Things that have been happening to me too often lately

rhabarba@feddit.de · 9 months ago

Things that have been happening to me too often lately

doublejay1999@lemmy.world · edit-2 7 months ago

deleted by creator

rhabarba@feddit.de · 9 months ago

How does it defend a website to deny reading access to static content?

Rossphorus@lemmy.world · 9 months ago

Topical answer: Bots going around scraping content to feed into some LLM dataset without consent. If the website is anything like Reddit they’ll be trying to monetise bot access to their content without affecting regular users.

rhabarba@feddit.de · 9 months ago

It should be easy to distinguish a bot from a real user though, isn’t it?

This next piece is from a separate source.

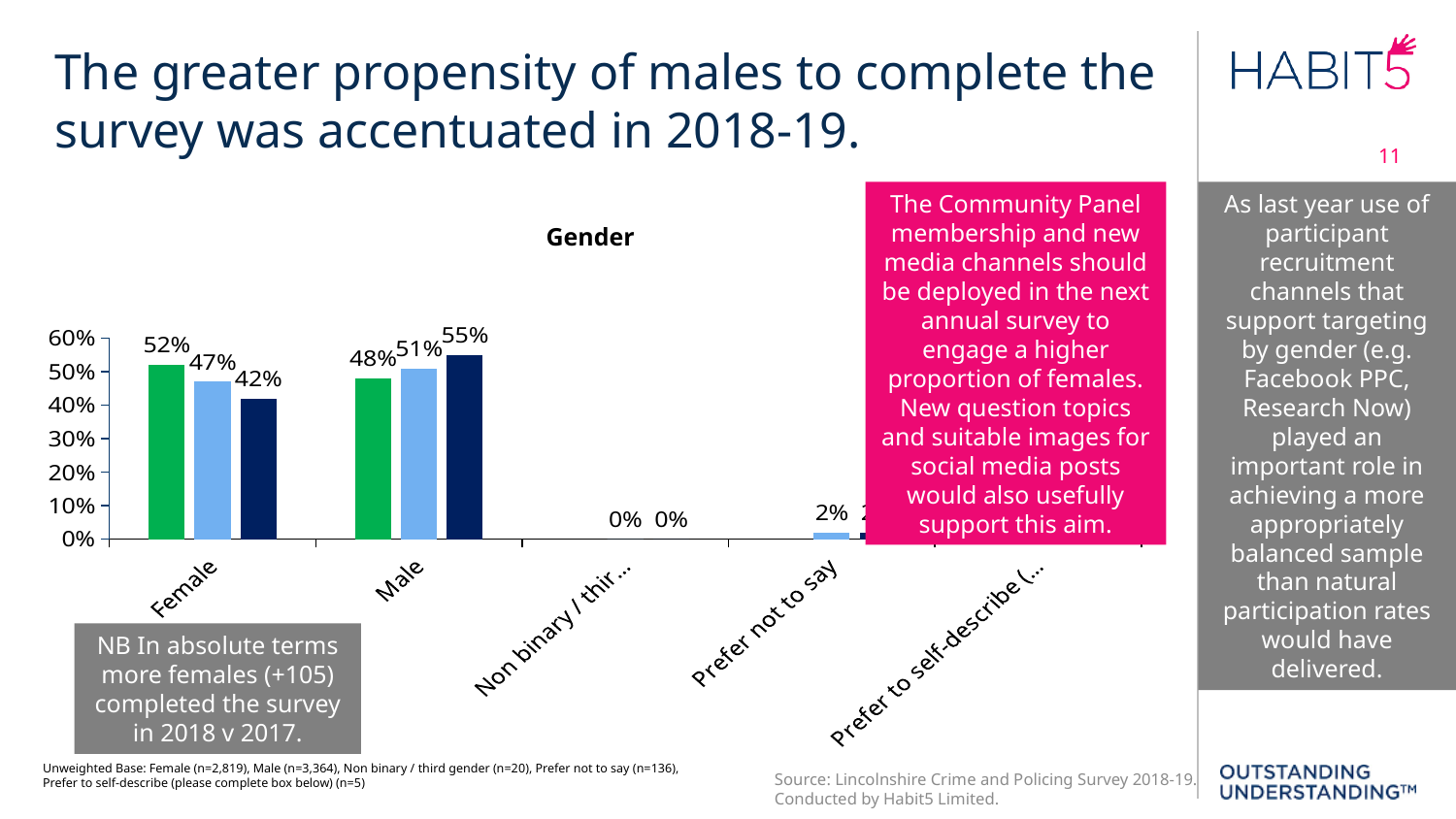
How many categories are shown on the x axis of the Gender chart? 5 What type of chart is shown on the slide? bar chart What is the value of the light blue (second) bar for Female in the Gender chart? 47% In the Gender chart, do the three bars for Male rise or fall from the first (green) to the third (dark blue)? rise In the Gender chart, what is the difference between the green bar (52%) and the dark blue bar (42%) for Female? 10 percentage points In the Gender chart, which category has the higher green (first) bar, Female or Male? Female In the Gender chart, what is the difference between the dark blue bar (55%) and the green bar (48%) for Male? 7 percentage points What is the value of the dark blue (third) bar for Male in the Gender chart? 55% What is the value of the green (first) bar for Female in the Gender chart? 52% In the Gender chart, which category has the higher dark blue (third) bar, Female or Male? Male What is the value of the green (first) bar for Male in the Gender chart? 48% What is the value of the dark blue (third) bar for Female in the Gender chart? 42%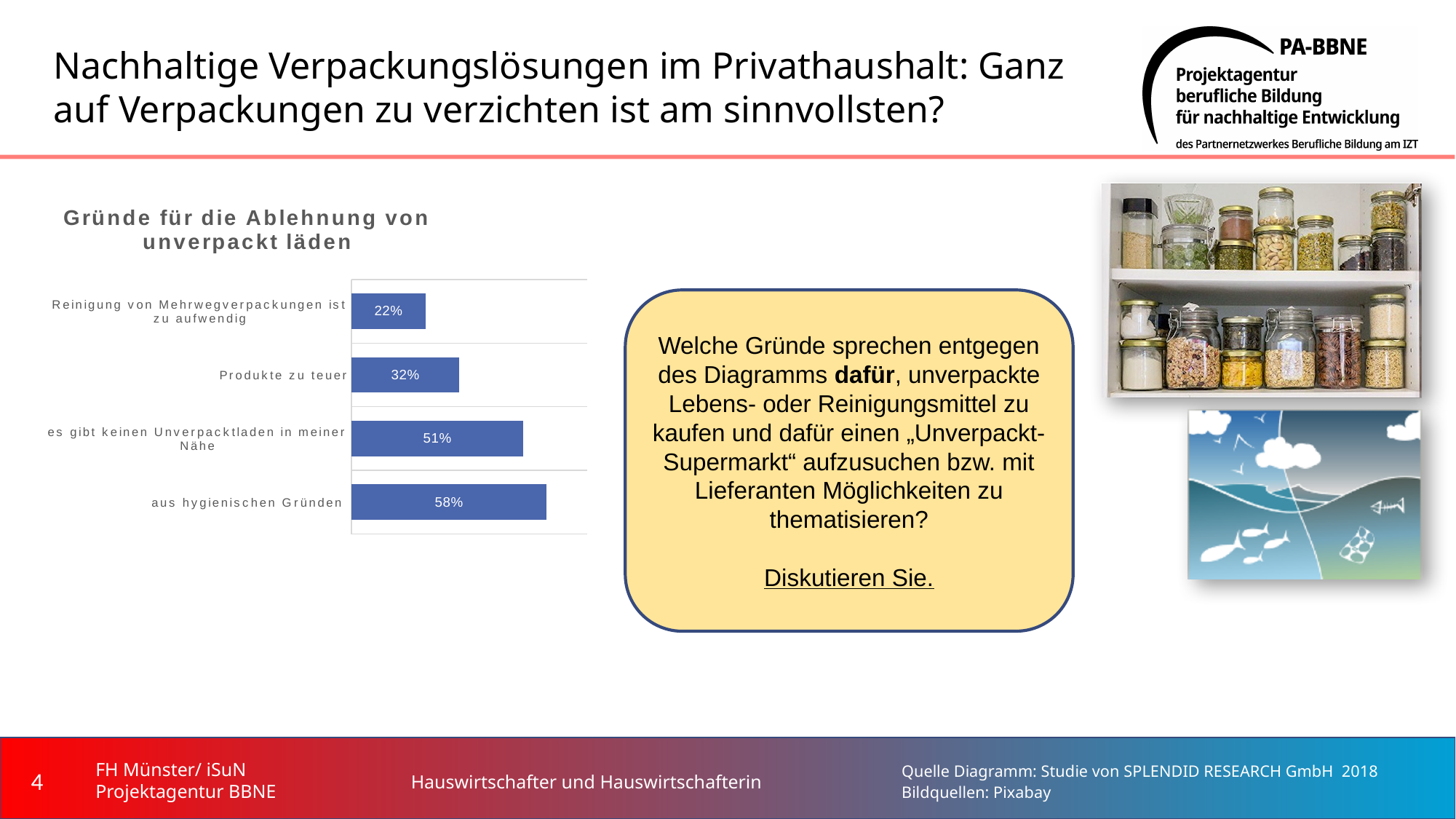
What kind of chart is shown on the slide? Bar chart What is the value for "es gibt keinen Unverpacktladen in meiner Nähe"? 51% What is the difference between "es gibt keinen Unverpacktladen in meiner Nähe" and "Reinigung von Mehrwegverpackungen ist zu aufwendig"? 29% What is the difference between "aus hygienischen Gründen" and "Produkte zu teuer"? 26% How many categories are shown in the chart? 4 Which is larger: "Produkte zu teuer" or "es gibt keinen Unverpacktladen in meiner Nähe"? es gibt keinen Unverpacktladen in meiner Nähe What is the value for "aus hygienischen Gründen"? 58% What is the title of the chart? Gründe für die Ablehnung von unverpackt läden Which category has the highest value? aus hygienischen Gründen What is the value for "Reinigung von Mehrwegverpackungen ist zu aufwendig"? 22% What is the value for "Produkte zu teuer"? 32% Which category has the lowest value? Reinigung von Mehrwegverpackungen ist zu aufwendig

damnthefilibuster@lemmy.world · 9 months ago

Nope. It gets difficult every single day. Used to be easy - just check the user agent string. Real users will have a long one that talks about what browser they’re using. Bots won’t have it or will have one that mentions the underlying scraping library they’re using.

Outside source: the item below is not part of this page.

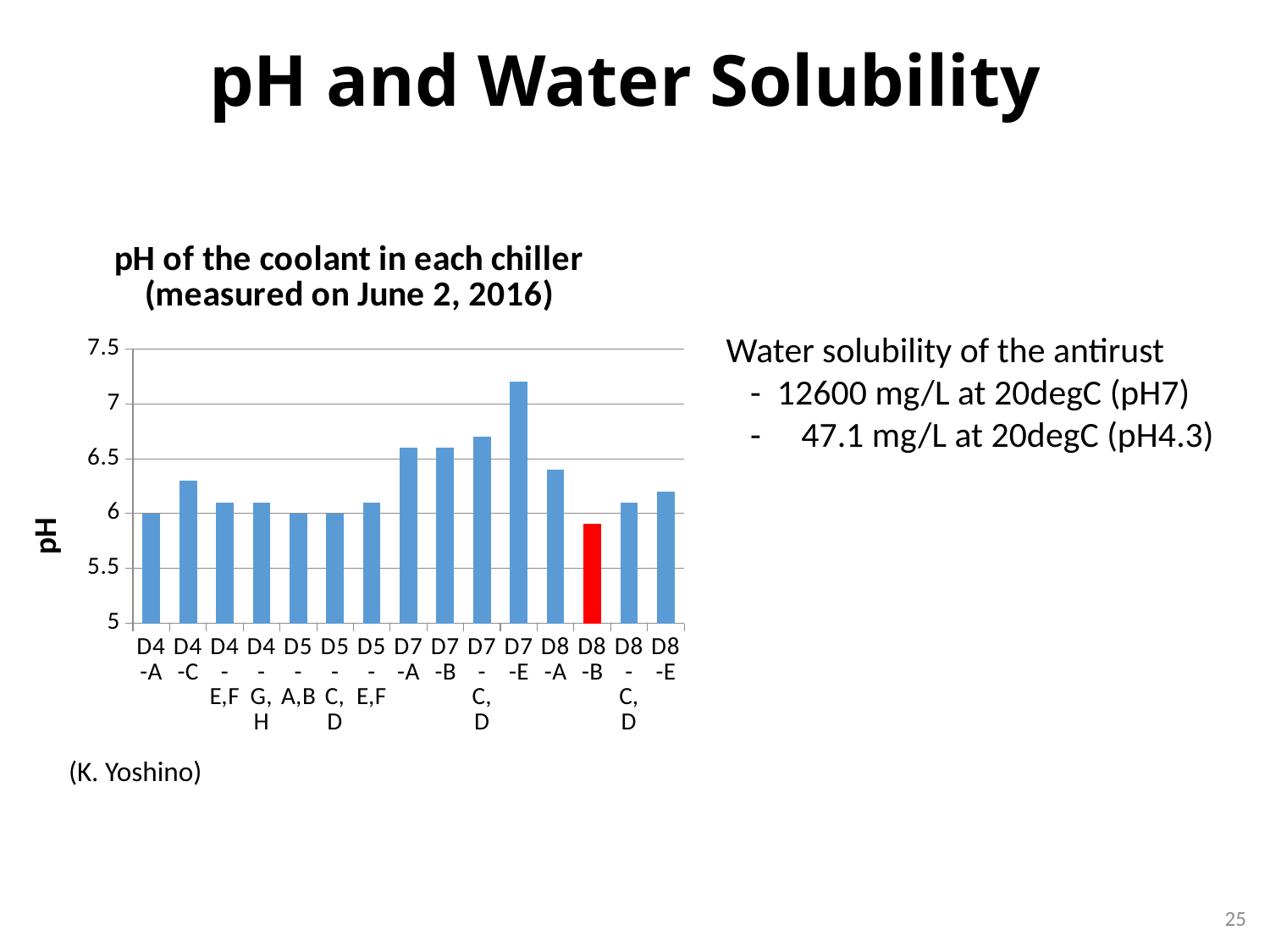
What kind of chart is shown on the slide? bar chart Is the pH value for D8-B greater or less than 6? less Which has a higher pH, D7-E or D8-A? D7-E Is the pH value for D4-C greater or less than 6? greater Is the pH value for D7-A greater or less than 6.5? greater Which chiller has the lowest pH in the chart? D8-B How many chillers (bars) are shown in the chart? 15 Which chiller's bar is coloured red in the chart? D8-B Which has a higher pH, D4-A or D4-C? D4-C Which chiller has the highest pH in the chart? D7-E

But then bot makers wizened up. Now they just copy the latest browser agent string.

Used to be that you could use mouse cursor movement to create heat maps and figure out if it’s a real user. Then some smart Alec went and created a basic script to copy his cursor movement and broke that.

Oh, and then someone created a machine learning model to learn that behavior too and broke that even more.

rhabarba@feddit.de · 9 months ago

Good point, thank you. Uh… beep!

Rossphorus@lemmy.world · 9 months ago

Unfortunately not. The major difference between an honest bot and a regular user is a single text string (the user agent). There’s no reason that bots have to be honest though and anyone can modify their user agent. You can go further and use something like Selenium to make your bot appear even more like a regular user including random human-like mouse movements. There are also a plethora of tools to fool captchas now too. It’s getting harder by the day to differentiate.